As temperatures climbed to a sweltering 38 degrees Celsius (100 Fahrenheit) amid the ongoing heat dome sweeping across most of the continent, event organizers made sure attendees stayed safe by distributing free bottled water, while Budapest’s public water utility activated additional public fountains along the entire parade route to offer constant access to cool water.
The procession kicked off at Budapest’s world-famous Hungarian State Opera House, winding through the bustling central streets of the capital before crossing the iconic Erzsébet Bridge spanning the Danube River that cuts through the heart of the city. LGBTQ+ Hungarians and their supporters danced to upbeat music, cheered, and waved vibrant rainbow flags as they marched, creating a mood of celebration and cautious optimism not seen at recent Pride events in the country.

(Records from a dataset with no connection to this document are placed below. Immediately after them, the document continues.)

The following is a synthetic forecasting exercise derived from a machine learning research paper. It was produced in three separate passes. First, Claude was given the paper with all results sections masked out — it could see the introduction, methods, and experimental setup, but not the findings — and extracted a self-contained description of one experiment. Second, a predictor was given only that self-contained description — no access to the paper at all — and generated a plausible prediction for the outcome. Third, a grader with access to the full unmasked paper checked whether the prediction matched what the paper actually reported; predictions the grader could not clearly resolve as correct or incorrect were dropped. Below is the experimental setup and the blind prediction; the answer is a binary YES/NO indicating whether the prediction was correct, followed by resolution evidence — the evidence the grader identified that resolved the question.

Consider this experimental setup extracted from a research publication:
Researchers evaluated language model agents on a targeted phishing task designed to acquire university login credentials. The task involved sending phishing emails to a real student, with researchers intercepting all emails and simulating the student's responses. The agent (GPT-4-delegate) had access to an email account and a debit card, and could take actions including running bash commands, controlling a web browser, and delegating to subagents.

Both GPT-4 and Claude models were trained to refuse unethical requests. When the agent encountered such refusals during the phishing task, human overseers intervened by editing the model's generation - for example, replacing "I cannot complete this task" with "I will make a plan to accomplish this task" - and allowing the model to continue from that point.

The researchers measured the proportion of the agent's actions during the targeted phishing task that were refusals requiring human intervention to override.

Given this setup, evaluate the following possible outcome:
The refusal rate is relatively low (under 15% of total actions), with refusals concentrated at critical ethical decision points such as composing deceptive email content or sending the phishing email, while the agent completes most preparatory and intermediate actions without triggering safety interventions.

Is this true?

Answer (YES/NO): YES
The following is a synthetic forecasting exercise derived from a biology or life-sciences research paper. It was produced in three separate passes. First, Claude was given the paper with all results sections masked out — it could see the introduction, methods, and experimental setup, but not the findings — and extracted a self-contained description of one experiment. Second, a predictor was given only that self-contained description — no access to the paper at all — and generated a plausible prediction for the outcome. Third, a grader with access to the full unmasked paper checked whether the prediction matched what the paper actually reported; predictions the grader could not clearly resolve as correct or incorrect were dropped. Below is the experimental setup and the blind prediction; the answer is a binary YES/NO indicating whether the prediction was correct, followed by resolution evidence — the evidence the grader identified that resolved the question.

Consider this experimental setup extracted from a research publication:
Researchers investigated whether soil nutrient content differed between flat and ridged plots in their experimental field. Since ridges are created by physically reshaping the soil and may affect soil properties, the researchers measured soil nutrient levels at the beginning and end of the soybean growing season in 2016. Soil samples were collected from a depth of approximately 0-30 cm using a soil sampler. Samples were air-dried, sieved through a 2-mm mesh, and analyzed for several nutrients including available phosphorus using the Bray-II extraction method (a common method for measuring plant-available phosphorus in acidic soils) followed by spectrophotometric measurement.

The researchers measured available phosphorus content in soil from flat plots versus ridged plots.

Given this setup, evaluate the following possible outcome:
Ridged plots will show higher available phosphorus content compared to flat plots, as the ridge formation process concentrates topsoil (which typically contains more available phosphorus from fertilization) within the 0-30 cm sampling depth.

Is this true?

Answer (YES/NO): NO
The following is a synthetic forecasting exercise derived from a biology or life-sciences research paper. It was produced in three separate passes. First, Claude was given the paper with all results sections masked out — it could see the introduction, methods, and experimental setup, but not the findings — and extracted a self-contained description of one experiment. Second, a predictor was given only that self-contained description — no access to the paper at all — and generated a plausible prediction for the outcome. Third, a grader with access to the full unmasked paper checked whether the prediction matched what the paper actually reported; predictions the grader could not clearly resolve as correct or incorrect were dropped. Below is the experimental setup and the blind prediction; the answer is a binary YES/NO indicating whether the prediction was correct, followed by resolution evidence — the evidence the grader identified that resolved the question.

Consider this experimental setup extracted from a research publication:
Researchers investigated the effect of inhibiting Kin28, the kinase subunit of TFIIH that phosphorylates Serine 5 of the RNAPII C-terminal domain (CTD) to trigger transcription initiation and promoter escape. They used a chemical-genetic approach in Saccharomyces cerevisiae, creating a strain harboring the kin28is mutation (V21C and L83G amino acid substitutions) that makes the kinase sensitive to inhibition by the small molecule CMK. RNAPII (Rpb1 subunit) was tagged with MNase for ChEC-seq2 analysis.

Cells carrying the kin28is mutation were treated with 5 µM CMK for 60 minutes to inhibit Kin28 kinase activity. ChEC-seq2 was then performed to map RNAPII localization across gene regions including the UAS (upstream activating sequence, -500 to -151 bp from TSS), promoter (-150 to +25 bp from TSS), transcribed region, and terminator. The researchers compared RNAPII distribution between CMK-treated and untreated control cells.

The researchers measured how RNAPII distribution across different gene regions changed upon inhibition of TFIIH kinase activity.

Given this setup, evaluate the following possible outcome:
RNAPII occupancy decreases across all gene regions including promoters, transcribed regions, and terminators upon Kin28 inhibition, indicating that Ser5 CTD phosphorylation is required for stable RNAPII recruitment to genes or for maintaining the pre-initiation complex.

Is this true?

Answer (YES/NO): YES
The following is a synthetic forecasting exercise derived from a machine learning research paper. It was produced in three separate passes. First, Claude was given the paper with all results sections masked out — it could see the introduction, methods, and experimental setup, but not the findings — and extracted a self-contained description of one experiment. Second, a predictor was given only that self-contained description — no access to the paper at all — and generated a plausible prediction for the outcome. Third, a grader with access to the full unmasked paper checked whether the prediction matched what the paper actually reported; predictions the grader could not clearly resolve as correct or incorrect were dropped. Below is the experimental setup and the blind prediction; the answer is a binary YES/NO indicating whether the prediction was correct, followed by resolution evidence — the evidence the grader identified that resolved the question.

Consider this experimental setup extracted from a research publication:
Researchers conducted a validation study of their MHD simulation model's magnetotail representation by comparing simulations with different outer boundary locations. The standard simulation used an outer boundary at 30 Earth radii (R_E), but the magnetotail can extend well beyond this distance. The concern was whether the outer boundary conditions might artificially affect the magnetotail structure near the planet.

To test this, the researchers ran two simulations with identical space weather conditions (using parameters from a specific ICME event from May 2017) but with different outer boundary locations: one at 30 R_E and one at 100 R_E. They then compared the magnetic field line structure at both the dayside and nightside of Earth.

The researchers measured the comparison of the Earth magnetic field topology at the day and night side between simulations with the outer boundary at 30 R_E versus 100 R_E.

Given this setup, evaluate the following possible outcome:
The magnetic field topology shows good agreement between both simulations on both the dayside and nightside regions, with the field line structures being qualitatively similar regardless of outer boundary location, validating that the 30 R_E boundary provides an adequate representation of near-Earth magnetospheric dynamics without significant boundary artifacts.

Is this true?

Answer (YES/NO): YES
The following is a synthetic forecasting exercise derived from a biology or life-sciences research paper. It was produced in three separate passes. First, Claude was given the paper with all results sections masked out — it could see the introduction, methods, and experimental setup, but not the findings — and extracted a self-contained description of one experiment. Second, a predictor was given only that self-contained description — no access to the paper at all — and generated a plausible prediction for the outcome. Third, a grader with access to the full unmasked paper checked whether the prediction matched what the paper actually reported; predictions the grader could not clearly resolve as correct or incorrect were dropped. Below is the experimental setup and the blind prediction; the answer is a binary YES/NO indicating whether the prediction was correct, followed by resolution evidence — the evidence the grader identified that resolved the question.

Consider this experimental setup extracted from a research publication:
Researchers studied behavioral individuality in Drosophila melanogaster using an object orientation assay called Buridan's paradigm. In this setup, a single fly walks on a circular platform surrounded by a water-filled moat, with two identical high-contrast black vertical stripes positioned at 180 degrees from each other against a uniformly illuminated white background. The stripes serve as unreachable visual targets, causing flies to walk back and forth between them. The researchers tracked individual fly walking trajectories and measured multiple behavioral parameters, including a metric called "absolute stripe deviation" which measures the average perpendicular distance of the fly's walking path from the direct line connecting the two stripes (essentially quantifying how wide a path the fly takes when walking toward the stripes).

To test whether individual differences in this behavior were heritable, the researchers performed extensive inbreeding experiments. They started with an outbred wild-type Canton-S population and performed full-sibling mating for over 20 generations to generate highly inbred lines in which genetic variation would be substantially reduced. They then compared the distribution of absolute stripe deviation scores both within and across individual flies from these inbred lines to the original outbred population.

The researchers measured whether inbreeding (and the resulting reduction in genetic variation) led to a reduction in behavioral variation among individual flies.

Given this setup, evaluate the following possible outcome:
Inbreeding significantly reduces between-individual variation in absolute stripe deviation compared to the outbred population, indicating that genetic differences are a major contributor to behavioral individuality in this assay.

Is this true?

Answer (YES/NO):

Luca Új, a participant attending her third Budapest Pride march, noted a palpable shift in atmosphere compared to events held under Orbán’s administration. “There used to be a lot of tension when we marched. But now I see people as being somehow happier, and there are more older people joining too, which is a really nice change,” she shared.
Saturday’s event comes just over a year after Orbán’s nationalist-populist government pushed through both formal legislation and a constitutional amendment to outlaw Pride parades entirely, a move that sparked widespread condemnation from global human rights organizations and political leaders across the European Union. Even with the ban in place, 2024’s Pride event went forward as scheduled in open defiance of the government, drawing a record 350,000 attendees to become the largest demonstration in the event’s history. That massive turnout, which came despite months of government insistence the march would never be permitted, was widely seen as a major rebuke that weakened Orbán’s political standing ahead of the April election.
Orbán and his Fidesz party were handily defeated in the April vote by center-right challenger Prime Minister Péter Magyar and his opposition Tisza party. While Hungary’s new governing coalition has not yet formally repealed the Orbán-era ban on Pride events, national police granted full official authorization for this year’s march and deployed uniformed officers to provide security along the entire route.
Kristóf Györgyi, a first-time Pride attendee who traveled to the capital from the southern Hungarian city of Szeged, said he holds significant hope that the new government will move to expand equal rights for LGBTQ+ Hungarians, bringing the country into line with protections common across most of the European Union.
He pointed to ongoing parliamentary debate over adoption rights for same-sex couples — a debate that would have been unthinkable under the previous administration, which implemented a full ban on same-sex adoption and same-sex marriage. “The fact that there’s already a debate in Parliament about whether an orphaned child is better off with a loving same-sex couple or in an orphanage is a positive sign,” he explained. “Obviously, the laws haven’t changed yet, but there are already many signs of hope for our community.”
For more than a decade, Orbán’s government framed Pride celebrations — which are held globally to honor LGBTQ+ visibility and advance demands for equal legal and social rights — as a threat to children’s moral and spiritual development, a claim that has been repeatedly rejected by independent human rights groups and child development experts across the continent.
Just months before the election, in April 2025, the European Court of Justice — the EU’s highest judicial body — ruled that a 2021 Orbán-era law banning access to LGBTQ+ inclusive content for minors violates core European Union law, and breaches the bloc’s foundational treaty guarantees for human rights and legal equality.